Spring, 2018

200C: Behavioral Neuroscience
Instructor: Edward Zagha
Time: Monday/Wednesday, 140pm-310pm, Psych 3210
Topic: Cortical Signaling Underlying Behavior and Cognition
Description: How does the spiking activity of cortical neurons relate to animal behavior and cognition? In this course, we will read a series of papers that analyze single unit neural recordings from behaving animals and attempt to understand the relationships between neural activity and task performance. We will read foundational papers in primates, and more recent papers in mouse utilizing novel genetic and physiological tools. Additionally, we will read cognitive psychology and computational modeling papers, to gain insights into how to analyze behavior and probe neural circuit organization. Student presentations of these papers will focus on three main topics: 1) understanding and critiquing the behavioral design, 2) understand the neural recording methods and analyses and 3) considering possible neural circuit organizations linking neurons to behavior. Lecturing will be embedded within the discussions and based on specific topics in the research papers.
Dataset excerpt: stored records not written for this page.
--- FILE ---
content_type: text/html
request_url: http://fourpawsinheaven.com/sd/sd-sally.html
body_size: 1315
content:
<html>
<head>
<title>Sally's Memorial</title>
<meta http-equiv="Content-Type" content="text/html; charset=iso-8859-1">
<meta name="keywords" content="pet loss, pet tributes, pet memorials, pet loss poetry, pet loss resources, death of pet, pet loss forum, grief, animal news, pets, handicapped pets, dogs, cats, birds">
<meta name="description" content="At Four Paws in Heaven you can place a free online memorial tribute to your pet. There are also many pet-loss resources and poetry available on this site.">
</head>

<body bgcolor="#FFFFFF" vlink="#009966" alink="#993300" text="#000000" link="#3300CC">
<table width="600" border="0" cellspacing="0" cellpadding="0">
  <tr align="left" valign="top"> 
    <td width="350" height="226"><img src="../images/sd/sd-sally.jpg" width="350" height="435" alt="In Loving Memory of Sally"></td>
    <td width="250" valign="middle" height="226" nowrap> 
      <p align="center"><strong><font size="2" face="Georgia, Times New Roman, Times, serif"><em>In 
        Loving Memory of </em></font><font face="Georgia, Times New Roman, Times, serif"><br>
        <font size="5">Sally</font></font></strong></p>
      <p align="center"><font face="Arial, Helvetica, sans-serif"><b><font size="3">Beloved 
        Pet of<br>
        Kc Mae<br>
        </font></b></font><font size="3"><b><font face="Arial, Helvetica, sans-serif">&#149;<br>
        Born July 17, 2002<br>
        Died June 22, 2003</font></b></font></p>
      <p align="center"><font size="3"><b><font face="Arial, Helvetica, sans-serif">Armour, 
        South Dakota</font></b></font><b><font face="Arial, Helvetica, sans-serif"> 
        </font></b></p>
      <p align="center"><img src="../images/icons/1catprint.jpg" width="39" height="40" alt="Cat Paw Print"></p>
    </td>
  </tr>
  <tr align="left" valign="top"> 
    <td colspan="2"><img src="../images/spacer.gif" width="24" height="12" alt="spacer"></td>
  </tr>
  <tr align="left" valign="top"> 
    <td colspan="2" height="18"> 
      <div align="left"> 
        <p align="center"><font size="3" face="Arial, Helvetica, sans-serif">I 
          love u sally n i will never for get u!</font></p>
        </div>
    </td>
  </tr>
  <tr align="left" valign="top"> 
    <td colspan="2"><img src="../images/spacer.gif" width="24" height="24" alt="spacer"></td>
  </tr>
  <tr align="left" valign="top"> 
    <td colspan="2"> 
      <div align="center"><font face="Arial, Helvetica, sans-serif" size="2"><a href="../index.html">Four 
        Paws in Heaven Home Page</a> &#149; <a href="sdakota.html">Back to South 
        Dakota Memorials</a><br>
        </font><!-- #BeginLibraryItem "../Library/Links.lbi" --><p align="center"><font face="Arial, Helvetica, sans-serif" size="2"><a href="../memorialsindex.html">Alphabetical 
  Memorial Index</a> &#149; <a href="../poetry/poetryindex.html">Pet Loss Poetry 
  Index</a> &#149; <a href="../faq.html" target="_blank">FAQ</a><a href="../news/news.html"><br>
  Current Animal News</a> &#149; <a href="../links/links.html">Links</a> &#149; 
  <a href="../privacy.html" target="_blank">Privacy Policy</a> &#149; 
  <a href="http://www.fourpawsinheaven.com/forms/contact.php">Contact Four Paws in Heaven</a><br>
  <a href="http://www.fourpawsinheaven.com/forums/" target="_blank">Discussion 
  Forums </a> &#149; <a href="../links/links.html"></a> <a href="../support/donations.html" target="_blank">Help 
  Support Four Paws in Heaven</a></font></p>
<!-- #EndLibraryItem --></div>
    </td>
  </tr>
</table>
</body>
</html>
255: Seminar in Social Psychology
Instructor: Dan Ozer
Time: Wednesdsay 310pm-600pm, Psych 2304
Topic: Inferring Cause in Social Psychology
Description: We will briefly consider different understandings of the notions of "cause" and then turn to various research designs and statistical methods employed in social psychology to discuss and evaluate their potential for revealing "causes" of social psychological and behavioral phenomena.

257: Seminar in Personality Psychology
Instructor: Will Dunlop
Time: Thursday 910am-120pm, Psych 1311
Topic: The Psychology of Love Lives
Description: This course offers a survey of major topics in the study of love lives broadly, and close relationships specifically. We will begin by examining various theories relevant to functioning in this domain (e.g., evolutionary theory, narrative as a root metaphor for understanding close relationships). After laying out the theoretical frameworks that have been most influential, we will consider the central topics of this field (e.g., romantic attachment dimensions, personality traits), all before going on to consider psychological research examining specific events pertinent to romantic relationships (e.g., infidelity, relationship dissolution).

271: Seminar in Cognitive Psychology
Instructor: Steve Clark
Time: Wednesday, 210pm-500pm, Location TBD
Topic: Social and Cognitive Processes in Human Memory

Description: Remembering occurs within a social context. Our memories are shaped by our interactions and relationships with others, and arguably we are shaped by our memories of the past. The social context of remembering has long been studied as simply a source of error, but there is much more to it than just error transmission. The kinds of questions that I’d like to pursue in the seminar include:

How do people remember together? How are our memories shaped by cultural and social factors? How should interviewers conduct interviews in order to maximize accuracy and minimize suggestion? More specifically, how should interviewers conduct interviews (including forensic interviews) with children? (Note – I recently got an NICHD grant with Tom Lyon at USC and Jodi Quas at UCI – about interviewing children. With that in mind, I’d like to read more than a few papers on interviewing children.) Beyond these topics the direction of the course will follow the interests of the participants (emotion and memory would be a good addition, for example, if people are interested …)

My plan for the course is to start with what I know best: Some memory basics, followed by some readings on social collaboration in remembering (how people remember events together), and social influences on memory retrieval. And then we’ll go from there. Expect to read papers by Beth Loftus, Robyn Fivush, Bob Rosenthal, Tom Lyon, Roddy Roediger, plus some papers we’ll choose together.

In terms of work load: The usual. Papers to read. Nudges and incentives to make sure we read them. And a short final paper, so that we’ll have a tangible product in the end.